• INFORMATION GIVEN

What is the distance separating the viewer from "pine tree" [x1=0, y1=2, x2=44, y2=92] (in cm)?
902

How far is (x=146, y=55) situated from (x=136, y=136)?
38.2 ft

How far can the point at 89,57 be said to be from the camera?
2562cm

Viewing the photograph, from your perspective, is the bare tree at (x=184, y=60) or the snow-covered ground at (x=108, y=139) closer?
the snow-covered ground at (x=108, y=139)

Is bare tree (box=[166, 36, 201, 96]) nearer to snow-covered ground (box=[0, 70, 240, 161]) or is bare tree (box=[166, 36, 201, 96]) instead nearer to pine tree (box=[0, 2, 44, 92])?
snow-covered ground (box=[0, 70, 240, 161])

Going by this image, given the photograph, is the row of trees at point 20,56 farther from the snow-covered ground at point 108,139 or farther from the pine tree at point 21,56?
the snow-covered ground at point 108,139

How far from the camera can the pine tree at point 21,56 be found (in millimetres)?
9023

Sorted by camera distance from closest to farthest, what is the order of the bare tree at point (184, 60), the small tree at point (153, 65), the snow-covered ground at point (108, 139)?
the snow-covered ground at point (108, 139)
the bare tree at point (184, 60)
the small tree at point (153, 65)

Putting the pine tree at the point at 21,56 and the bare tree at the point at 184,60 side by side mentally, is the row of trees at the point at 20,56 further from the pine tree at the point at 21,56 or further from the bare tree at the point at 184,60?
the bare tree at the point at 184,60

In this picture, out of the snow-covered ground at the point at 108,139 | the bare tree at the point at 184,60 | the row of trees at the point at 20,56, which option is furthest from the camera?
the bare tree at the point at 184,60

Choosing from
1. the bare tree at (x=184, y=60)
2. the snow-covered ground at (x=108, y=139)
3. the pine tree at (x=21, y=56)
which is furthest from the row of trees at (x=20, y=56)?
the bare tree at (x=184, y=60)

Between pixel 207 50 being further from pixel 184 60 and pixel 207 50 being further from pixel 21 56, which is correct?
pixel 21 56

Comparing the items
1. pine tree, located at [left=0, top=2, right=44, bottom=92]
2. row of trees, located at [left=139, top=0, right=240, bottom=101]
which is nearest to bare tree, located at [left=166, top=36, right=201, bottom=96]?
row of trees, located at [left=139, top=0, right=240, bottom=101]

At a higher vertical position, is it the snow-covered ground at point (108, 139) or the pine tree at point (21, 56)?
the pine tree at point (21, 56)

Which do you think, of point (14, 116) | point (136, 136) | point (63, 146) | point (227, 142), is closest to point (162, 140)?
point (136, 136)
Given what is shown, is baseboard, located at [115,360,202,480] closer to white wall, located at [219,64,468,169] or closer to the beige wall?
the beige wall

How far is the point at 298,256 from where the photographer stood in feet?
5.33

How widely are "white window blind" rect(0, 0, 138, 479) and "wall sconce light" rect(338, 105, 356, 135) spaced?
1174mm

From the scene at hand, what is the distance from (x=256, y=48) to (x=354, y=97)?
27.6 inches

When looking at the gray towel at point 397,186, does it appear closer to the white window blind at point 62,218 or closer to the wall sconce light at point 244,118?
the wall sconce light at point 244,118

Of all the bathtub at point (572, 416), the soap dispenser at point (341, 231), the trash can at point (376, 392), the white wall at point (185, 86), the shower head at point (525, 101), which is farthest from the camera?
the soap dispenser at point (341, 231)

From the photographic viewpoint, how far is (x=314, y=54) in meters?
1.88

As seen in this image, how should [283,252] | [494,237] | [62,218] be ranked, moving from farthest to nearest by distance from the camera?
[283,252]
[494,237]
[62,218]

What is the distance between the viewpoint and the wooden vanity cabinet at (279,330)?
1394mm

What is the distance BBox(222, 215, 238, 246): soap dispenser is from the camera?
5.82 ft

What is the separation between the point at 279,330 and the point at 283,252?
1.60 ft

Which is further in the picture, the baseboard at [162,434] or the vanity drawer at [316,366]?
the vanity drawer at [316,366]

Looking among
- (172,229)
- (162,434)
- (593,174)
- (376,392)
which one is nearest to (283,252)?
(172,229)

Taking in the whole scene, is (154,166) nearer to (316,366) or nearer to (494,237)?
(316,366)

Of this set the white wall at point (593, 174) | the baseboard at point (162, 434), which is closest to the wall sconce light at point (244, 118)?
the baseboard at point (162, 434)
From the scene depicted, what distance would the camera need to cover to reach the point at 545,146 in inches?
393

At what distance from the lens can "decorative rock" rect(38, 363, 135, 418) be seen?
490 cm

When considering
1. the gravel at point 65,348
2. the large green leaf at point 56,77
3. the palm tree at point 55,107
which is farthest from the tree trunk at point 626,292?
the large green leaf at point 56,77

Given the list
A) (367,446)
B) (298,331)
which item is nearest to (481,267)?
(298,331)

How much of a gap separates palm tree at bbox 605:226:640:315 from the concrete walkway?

• WHAT TO PRODUCE
Quote the listing in full, please, keeping every line exact.

• RESPONSE TO THIS EXERCISE
What is the distance separating the viewer from "pine tree" [x1=0, y1=2, x2=44, y2=92] (in cm)?
902

How far is (x=146, y=55) situated from (x=136, y=136)?
38.2 ft

How far can the point at 89,57 be said to be from the camera?
2562cm

Viewing the photograph, from your perspective, is the bare tree at (x=184, y=60) or the snow-covered ground at (x=108, y=139) closer?
the snow-covered ground at (x=108, y=139)

Is bare tree (box=[166, 36, 201, 96]) nearer to snow-covered ground (box=[0, 70, 240, 161]) or is bare tree (box=[166, 36, 201, 96]) instead nearer to pine tree (box=[0, 2, 44, 92])?
snow-covered ground (box=[0, 70, 240, 161])

Going by this image, given the photograph, is the row of trees at point 20,56 farther from the snow-covered ground at point 108,139 or farther from the pine tree at point 21,56?
the snow-covered ground at point 108,139

How far from the camera can the pine tree at point 21,56 be found (in millimetres)?
9023

Sorted by camera distance from closest to farthest, what is the order of the bare tree at point (184, 60), the small tree at point (153, 65), the snow-covered ground at point (108, 139)?
the snow-covered ground at point (108, 139)
the bare tree at point (184, 60)
the small tree at point (153, 65)

Putting the pine tree at the point at 21,56 and the bare tree at the point at 184,60 side by side mentally, is the row of trees at the point at 20,56 further from the pine tree at the point at 21,56 or further from the bare tree at the point at 184,60?
the bare tree at the point at 184,60

In this picture, out of the snow-covered ground at the point at 108,139 | the bare tree at the point at 184,60 | the row of trees at the point at 20,56, which option is furthest from the camera?
the bare tree at the point at 184,60

Choosing from
1. the bare tree at (x=184, y=60)
2. the snow-covered ground at (x=108, y=139)
3. the pine tree at (x=21, y=56)
which is furthest from the row of trees at (x=20, y=56)?
the bare tree at (x=184, y=60)

Between pixel 207 50 being further from pixel 184 60 and pixel 207 50 being further from pixel 21 56, which is correct?
pixel 21 56

Comparing the items
1. pine tree, located at [left=0, top=2, right=44, bottom=92]
2. row of trees, located at [left=139, top=0, right=240, bottom=101]
which is nearest to bare tree, located at [left=166, top=36, right=201, bottom=96]?
row of trees, located at [left=139, top=0, right=240, bottom=101]

At a higher vertical position, is it the snow-covered ground at point (108, 139) or the pine tree at point (21, 56)?
the pine tree at point (21, 56)

Which do you think, of point (14, 116) | point (136, 136) | point (63, 146) | point (227, 142), is closest to point (162, 140)?
point (136, 136)
Given what is shown, is baseboard, located at [115,360,202,480] closer to white wall, located at [219,64,468,169] or closer to the beige wall?
the beige wall

How far is the point at 298,256 from where the photographer stood in feet?
5.33

How widely are "white window blind" rect(0, 0, 138, 479) and "wall sconce light" rect(338, 105, 356, 135) spaced?
1174mm

From the scene at hand, what is the distance from (x=256, y=48) to (x=354, y=97)?
27.6 inches

When looking at the gray towel at point 397,186, does it appear closer to the white window blind at point 62,218 or closer to the wall sconce light at point 244,118?
the wall sconce light at point 244,118

Of all the bathtub at point (572, 416), the soap dispenser at point (341, 231), the trash can at point (376, 392), the white wall at point (185, 86), the shower head at point (525, 101), which is farthest from the camera?
the soap dispenser at point (341, 231)

From the photographic viewpoint, how far is (x=314, y=54) in meters?
1.88

As seen in this image, how should [283,252] | [494,237] | [62,218] be ranked, moving from farthest to nearest by distance from the camera?
[283,252]
[494,237]
[62,218]

What is the distance between the viewpoint and the wooden vanity cabinet at (279,330)?
1394mm

What is the distance BBox(222, 215, 238, 246): soap dispenser is from the camera?
5.82 ft

What is the separation between the point at 279,330 and the point at 283,252?
1.60 ft

Which is further in the picture, the baseboard at [162,434] or the vanity drawer at [316,366]?
the vanity drawer at [316,366]

Looking among
- (172,229)
- (162,434)
- (593,174)
- (376,392)
which one is nearest to (283,252)?
(172,229)

Taking in the whole scene, is (154,166) nearer to (316,366) or nearer to (494,237)?
(316,366)

Of this set the white wall at point (593, 174) | the baseboard at point (162, 434), which is closest to the wall sconce light at point (244, 118)?
the baseboard at point (162, 434)
From the scene depicted, what distance would the camera need to cover to reach the point at 545,146 in inches?
393

At what distance from the lens can "decorative rock" rect(38, 363, 135, 418) be seen?
490 cm

When considering
1. the gravel at point 65,348
2. the large green leaf at point 56,77
3. the palm tree at point 55,107
which is farthest from the tree trunk at point 626,292?
the large green leaf at point 56,77

Given the list
A) (367,446)
B) (298,331)
which item is nearest to (481,267)?
(298,331)

How much of a gap separates palm tree at bbox 605:226:640:315 from the concrete walkway?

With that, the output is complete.